On October 29, 2020, the United States Court of Appeals for the Sixth Circuit reinstated a claim against a Louisville, Kentucky jail classification officer who, contrary to jail policy, moved a prisoner to a segregation cell with a barred window despite recent suicide attempts and suicidal tendencies. The prisoner soon committed suicide by hanging himself from the bars.
Charles R. Troutman, Jr. was arrested on various felony drug charges and taken to the Louisville Metro Department of Corrections jail. While still in a holding cell, he attempted suicide by choking himself. He wrapped gauze around his neck so tightly, a guard could not get his finger under the gauze. Troutman told a guard sergeant he attempted suicide because “he was a junkie and had no reason to live because he was going to get 20 years for his charges.” Jail staff placed him on suicide observation and detox.
Soon after the suicide attempt, a nurse conducted a medical screening during which Troutman admitted to three or four prior suicide attempts. His daughter called the jail and informed them that he experienced a recent traumatic head injury requiring hospitalization. A later psychiatric evaluation by Correct Care Solutions (CCS), the jail’s contract prisoner health-care provider, noted a brain injury the prior year that put Troutman in a coma for nine days. He told the nurse, “I’m not good at all. I’m dying!” He also reported sleep disturbance and minimal appetite.
The next day, he reported some improvement in appetite and denied continued suicidal thoughts.
The following day, Troutman was examined by a CCS doctor who noted the brain injury, stuttering and hypertension. She wrote that he claimed the holding cell incident was not a serious suicide attempt.

__TASK ITEM__:
Continue the report on the Louisville jail suicide case, starting right after its final sentence. The records come from a separate source, not from the text.

__RECORDS__:

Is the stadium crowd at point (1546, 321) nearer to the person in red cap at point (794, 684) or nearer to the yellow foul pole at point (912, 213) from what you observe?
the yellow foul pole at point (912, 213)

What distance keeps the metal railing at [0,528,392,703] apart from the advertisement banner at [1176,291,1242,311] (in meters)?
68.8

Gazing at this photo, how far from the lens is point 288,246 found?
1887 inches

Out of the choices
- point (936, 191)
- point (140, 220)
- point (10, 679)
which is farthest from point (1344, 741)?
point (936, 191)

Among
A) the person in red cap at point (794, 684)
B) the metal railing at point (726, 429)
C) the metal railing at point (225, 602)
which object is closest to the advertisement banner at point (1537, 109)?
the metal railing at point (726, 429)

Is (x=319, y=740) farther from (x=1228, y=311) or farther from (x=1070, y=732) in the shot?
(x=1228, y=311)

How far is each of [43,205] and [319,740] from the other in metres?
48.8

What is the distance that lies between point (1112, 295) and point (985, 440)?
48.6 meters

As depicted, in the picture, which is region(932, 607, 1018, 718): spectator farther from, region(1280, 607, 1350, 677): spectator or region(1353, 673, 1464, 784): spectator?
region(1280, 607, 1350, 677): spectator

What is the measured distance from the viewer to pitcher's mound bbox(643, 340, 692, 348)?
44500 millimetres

__RESPONSE TO THIS TASK__:
The next day, mental health officials cleared Troutman to be moved into general population. His daughter called jail staff the following day to express her concerns that he was distraught over his probable sentence and crying on the phone. One day later, he was in a verbal altercation with another prisoner and was moved to another part of the jail complex where he soon had a physical altercation with another prisoner.
Because Troutman received a disciplinary writeup for the physical altercation, jail policy at that time was to place him in solitary confinement awaiting a disciplinary hearing unless he was suicidal. Prison Classification Interviewer James Cox reviewed Cox’s file and, despite the recent suicide attempt, had him placed in a cell with a barred window. He also notified a nurse about the move. Jail policy required him to receive approval from medical before initiating the move. Less than two hours after being placed in the cell, Troutman used the bars and a sheet to hang himself.
Troutman’s family filed a federal civil rights lawsuit against Cox, the jail, the county, the jail’s director, CCS and CCS medical personnel. CCS settled and the remaining defendants filed a motion for summary judgment which the trial court granted. With the assistance of Cincinnati, Ohio attorneys Alphonse A. Gerhardstein and M. Caroline Hyatt of Gerhardstein & Branch and Louisville attorney Larry D. Simon, the family appealed.
The Sixth Circuit upheld summary judgment against all defendants except Cox because the jail’s policy was not unconstitutional. The court found material facts in dispute on whether Cox was deliberately indifferent to the risk of suicide when he violated jail policy or reasonably relied on dated medical entries. Summary judgment was reversed with respect to Cox and otherwise affirmed. See: Troutman v. Louisville Metro Dep’t of Corr., 979 F.3d 472 (6th Cir. 2020).